Recompose v1.1; now with missing data handling!

🔗 Sunday, 12 May 2024

By Cariad Eccleston • 👋 @cariad@indiepocalypse.social • ✉️ cariad@cariad.earth

I got ninety-nine problems, but a broken path ain’t one.

Recompose v1.0 schema example

Last July, I released Recompose: a Python package for recomposing data by following instructional schemas.

Eh?

Let me explain

Let’s say, for example, you’ve got this data set:

{
  "2023-06-04": {
    "groups": {
      "chefs": [
        {
          "name": "Alice"
        },
        {
          "name": "Bob"
        }
      ],
      "firefighters": [
        {
          "name": "Daniel"
        },
        {
          "name": "Esther"
        }
      ],
      "zookeepers": [
        {
          "name": "Gregory"
        },
        {
          "name": "Harold"
        }
      ]
    }
  },
  "2023-06-05": {
    "groups": {
      "chefs": [
        {
          "namQe": "Jet"
        },
        {
          "name": "Karen"
        }
      ],
      "firefighters": [
        {
          "name": "Mater"
        },
        {
          "name": "Nigel"
        }
      ],
      "zookeepers": [
        {
          "name": "Peter"
        },
        {
          "name": "Quentin"
        }
      ]
    }
  }
}

…and let’s say you want to reduce those two “firefighters” arrays down to just their first values.

(It’s a niche problem, I grant you–but it’s one that trips me up on the regular.)

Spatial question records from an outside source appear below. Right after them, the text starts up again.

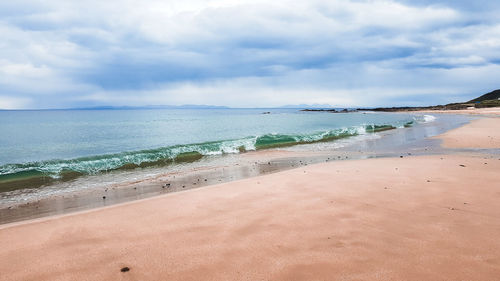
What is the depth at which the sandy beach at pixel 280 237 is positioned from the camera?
340cm

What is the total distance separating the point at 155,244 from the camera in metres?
4.28

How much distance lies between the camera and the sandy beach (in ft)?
11.2

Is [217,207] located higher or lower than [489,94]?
lower

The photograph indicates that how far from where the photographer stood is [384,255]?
3629mm

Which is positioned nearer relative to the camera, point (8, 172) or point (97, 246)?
point (97, 246)

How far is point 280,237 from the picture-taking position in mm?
4324

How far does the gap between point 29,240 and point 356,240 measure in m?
5.46

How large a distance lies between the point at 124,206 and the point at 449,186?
8243 mm

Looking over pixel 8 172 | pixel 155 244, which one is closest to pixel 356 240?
pixel 155 244

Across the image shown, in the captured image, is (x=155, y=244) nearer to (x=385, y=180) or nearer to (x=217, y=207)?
(x=217, y=207)

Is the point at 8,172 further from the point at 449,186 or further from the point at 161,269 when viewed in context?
the point at 449,186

With Recompose, you can apply that transformation via this schema:

{
    "version": 1,
    "on": "each-value",
    "perform": {
        "path": "groups",
        "cursor": {
            "perform": {
                "path": "firefighters",
                "cursor": {
                    "perform": "list-to-object"
                }
            }
        }
    }
}

In a nutshell, this directs Recompose to:

  1. Run a cursor over every root value ("on": "each-value"), and within that:
  2. Run a cursor over each child record’s “groups” key ("path": "groups"), and within that:
  3. Perform the “list-to-object” transformation ("perform": "list-to-object") on each child record’s “firefighters” key ("path": "firefighters").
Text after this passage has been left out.